-- WHAT YOU SHOULD DO --
The answer is the line that contains "Build Coin Foundation.png" followed by every later line of the entries below, each repeated exactly, and nothing else.

[Data extracted from a collection]
==========

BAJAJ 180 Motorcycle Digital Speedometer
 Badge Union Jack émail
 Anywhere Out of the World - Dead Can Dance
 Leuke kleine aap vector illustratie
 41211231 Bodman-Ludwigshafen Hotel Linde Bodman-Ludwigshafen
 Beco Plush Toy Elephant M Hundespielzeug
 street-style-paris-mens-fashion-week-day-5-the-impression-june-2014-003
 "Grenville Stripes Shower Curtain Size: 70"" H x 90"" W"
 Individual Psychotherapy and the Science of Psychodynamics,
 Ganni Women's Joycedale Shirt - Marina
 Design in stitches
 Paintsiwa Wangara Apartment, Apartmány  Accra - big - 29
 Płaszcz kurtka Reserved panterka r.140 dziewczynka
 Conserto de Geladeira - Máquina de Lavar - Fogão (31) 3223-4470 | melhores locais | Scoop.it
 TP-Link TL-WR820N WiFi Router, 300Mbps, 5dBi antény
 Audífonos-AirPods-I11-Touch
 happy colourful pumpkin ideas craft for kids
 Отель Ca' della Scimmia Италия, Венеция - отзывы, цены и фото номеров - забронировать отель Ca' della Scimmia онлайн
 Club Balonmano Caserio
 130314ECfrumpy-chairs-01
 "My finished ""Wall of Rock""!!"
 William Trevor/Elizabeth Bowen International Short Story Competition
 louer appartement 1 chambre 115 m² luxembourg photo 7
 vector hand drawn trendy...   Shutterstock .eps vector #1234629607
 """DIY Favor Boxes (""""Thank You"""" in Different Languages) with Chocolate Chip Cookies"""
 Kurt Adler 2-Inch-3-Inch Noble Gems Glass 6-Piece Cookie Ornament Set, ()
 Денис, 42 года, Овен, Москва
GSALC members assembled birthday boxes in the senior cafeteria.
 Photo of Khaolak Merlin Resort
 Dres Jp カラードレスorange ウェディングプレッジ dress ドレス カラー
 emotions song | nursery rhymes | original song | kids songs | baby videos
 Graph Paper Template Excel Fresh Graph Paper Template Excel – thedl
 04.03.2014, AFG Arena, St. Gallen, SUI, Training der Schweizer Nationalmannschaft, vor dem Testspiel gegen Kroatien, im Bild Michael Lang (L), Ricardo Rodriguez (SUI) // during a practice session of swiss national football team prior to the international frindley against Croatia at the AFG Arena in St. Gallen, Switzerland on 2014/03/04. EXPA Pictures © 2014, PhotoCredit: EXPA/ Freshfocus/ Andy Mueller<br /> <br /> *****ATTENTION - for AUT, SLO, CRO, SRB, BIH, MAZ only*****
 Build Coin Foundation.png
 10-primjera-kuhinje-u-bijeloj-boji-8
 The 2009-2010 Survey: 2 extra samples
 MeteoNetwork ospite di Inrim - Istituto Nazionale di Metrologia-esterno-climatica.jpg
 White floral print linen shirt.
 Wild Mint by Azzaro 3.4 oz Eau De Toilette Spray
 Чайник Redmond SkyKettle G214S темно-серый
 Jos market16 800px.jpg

==========

-- EXERCISE RESULT --
 Build Coin Foundation.png
 10-primjera-kuhinje-u-bijeloj-boji-8
 The 2009-2010 Survey: 2 extra samples
 MeteoNetwork ospite di Inrim - Istituto Nazionale di Metrologia-esterno-climatica.jpg
 White floral print linen shirt.
 Wild Mint by Azzaro 3.4 oz Eau De Toilette Spray
 Чайник Redmond SkyKettle G214S темно-серый
 Jos market16 800px.jpg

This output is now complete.